Geopolitics of media (environments) through movement Cinematic media have played a major geopolitical role in tracing the flow of people’s movements all around the world. From early moving panoramas and exploration cinema to the current mobile technologies, media had been playing a key role in representing and consolidating colonial politics during the twentieth century, serving as infrastructures for monitoring forced displacement in the twenty-first century or as tools for elaborating and reinforcing postcolonial subjectivities and communities. We aim to outline these processes, including how visual media ecologies and assemblages-apparatuses (Montani, Cecchi and Feyles 2018; Goddard 2018) took part in the colonial explorations of the first half of the twentieth century and, later, in the national liberation movements in its second half. Historically, how did media participate in the exploration of non-western lands and in the consequent epistemological expansion as well as in the processes of destruction and extraction that came with it (Cahill and Caminati 2020)? How did media mobility contribute and how does it still contribute to designing, shaping, and governing patterns for the flow of bodies, information and material goods across international, colonial and post-colonial domains? To what extent does the mediation of everyday mobility (or immobility) shape new postcolonial identities, and more broadly, how does it shape human interactions and relationships (Katz 1999, Green and Haddon 2009)? How do mobility and media help to apprehend, establish and maintain configurations of humans, technologies, and nature (Grusin 2010; Bauman and Lyon 2013) in a globalized world?

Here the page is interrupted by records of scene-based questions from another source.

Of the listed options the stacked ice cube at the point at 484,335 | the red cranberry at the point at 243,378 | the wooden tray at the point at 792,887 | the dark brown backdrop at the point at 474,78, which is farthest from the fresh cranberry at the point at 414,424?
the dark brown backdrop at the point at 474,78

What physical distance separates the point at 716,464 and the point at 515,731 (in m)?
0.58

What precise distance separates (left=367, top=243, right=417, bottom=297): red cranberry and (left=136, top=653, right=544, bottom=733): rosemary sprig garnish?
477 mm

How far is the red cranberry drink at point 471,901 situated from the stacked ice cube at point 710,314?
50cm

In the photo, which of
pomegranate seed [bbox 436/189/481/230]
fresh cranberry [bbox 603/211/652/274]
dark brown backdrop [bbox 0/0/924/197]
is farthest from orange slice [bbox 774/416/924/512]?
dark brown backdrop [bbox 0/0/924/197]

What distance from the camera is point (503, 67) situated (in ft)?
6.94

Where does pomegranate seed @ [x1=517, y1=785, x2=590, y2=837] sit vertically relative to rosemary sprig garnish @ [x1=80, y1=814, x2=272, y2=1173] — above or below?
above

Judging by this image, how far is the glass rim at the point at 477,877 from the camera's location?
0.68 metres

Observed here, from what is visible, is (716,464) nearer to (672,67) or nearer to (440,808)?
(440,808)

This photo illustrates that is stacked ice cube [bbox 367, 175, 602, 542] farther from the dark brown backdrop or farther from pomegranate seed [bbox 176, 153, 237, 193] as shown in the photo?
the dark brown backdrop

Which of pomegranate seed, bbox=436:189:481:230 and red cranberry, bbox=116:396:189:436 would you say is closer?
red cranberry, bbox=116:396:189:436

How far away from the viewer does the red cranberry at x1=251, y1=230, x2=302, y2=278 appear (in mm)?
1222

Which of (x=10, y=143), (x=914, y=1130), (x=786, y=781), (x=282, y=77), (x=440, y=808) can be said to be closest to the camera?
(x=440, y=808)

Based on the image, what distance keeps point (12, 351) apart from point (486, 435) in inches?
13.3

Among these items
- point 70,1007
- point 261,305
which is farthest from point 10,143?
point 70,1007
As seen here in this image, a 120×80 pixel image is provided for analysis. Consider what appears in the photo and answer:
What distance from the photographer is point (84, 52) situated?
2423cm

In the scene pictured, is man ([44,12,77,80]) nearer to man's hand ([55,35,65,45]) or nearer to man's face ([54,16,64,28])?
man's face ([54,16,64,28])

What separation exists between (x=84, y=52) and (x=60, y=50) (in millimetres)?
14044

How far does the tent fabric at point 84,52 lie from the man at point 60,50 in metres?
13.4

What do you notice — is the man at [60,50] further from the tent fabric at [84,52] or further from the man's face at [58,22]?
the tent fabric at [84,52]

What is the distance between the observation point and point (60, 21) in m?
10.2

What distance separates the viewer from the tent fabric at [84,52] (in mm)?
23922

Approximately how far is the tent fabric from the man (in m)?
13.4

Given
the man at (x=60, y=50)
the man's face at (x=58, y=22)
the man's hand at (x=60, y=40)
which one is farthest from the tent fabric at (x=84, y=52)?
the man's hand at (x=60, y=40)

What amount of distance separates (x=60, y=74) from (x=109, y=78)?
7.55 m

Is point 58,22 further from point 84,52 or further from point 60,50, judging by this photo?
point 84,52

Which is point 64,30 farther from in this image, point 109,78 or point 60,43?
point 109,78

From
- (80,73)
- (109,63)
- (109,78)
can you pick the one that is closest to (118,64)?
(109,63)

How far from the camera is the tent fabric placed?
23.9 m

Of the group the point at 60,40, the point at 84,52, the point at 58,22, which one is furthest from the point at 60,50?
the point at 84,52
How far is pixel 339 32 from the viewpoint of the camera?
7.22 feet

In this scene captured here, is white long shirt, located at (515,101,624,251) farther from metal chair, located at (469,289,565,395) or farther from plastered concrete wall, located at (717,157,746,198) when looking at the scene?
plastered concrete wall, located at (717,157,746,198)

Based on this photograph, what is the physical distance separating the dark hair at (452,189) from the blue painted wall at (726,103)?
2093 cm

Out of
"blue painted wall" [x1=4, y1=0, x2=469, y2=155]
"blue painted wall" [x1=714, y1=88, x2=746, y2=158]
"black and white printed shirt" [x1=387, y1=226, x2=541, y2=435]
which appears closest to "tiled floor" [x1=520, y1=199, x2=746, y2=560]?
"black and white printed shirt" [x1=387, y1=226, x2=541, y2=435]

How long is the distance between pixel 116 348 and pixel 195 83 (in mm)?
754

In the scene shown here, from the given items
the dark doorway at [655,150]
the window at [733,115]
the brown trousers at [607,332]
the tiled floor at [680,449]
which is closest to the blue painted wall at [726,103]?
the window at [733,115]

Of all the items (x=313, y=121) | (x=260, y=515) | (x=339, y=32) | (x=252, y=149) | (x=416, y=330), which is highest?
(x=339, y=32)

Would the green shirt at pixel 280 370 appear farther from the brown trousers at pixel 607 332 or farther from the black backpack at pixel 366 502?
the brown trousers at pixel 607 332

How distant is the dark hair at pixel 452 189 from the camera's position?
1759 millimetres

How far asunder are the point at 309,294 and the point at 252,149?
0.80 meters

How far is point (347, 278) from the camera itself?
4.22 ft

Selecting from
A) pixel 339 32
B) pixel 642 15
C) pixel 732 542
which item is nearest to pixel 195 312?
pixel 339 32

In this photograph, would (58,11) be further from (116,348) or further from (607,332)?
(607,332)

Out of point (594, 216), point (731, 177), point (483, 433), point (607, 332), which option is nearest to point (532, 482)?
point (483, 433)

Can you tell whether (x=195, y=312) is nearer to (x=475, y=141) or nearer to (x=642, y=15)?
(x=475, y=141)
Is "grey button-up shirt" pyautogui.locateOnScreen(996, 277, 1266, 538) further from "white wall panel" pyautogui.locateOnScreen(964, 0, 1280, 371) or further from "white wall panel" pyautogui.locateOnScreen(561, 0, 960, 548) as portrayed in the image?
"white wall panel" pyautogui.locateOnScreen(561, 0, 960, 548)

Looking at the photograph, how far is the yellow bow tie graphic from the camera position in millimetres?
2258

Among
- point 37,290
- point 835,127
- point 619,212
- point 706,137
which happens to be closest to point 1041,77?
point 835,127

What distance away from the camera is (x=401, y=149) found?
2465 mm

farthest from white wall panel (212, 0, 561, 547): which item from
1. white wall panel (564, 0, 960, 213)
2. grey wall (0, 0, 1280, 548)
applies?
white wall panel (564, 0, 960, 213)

We encourage contributions addressing any of these areas or the interrelations between them. We invite proposals for papers or panels of up to 700 characters with spaces. Please make sure to attach a short biographical note (up to 400 characters for each contribution). The deadline for submission is September 1st, 2021.
The conference will be held in a hybrid form, with pre-recorded panels, online discussion and presentations, “live” events, and screenings in Udine and Gorizia. Selected speakers will be asked to provide a 15 minutes-long video presentation by October 10th.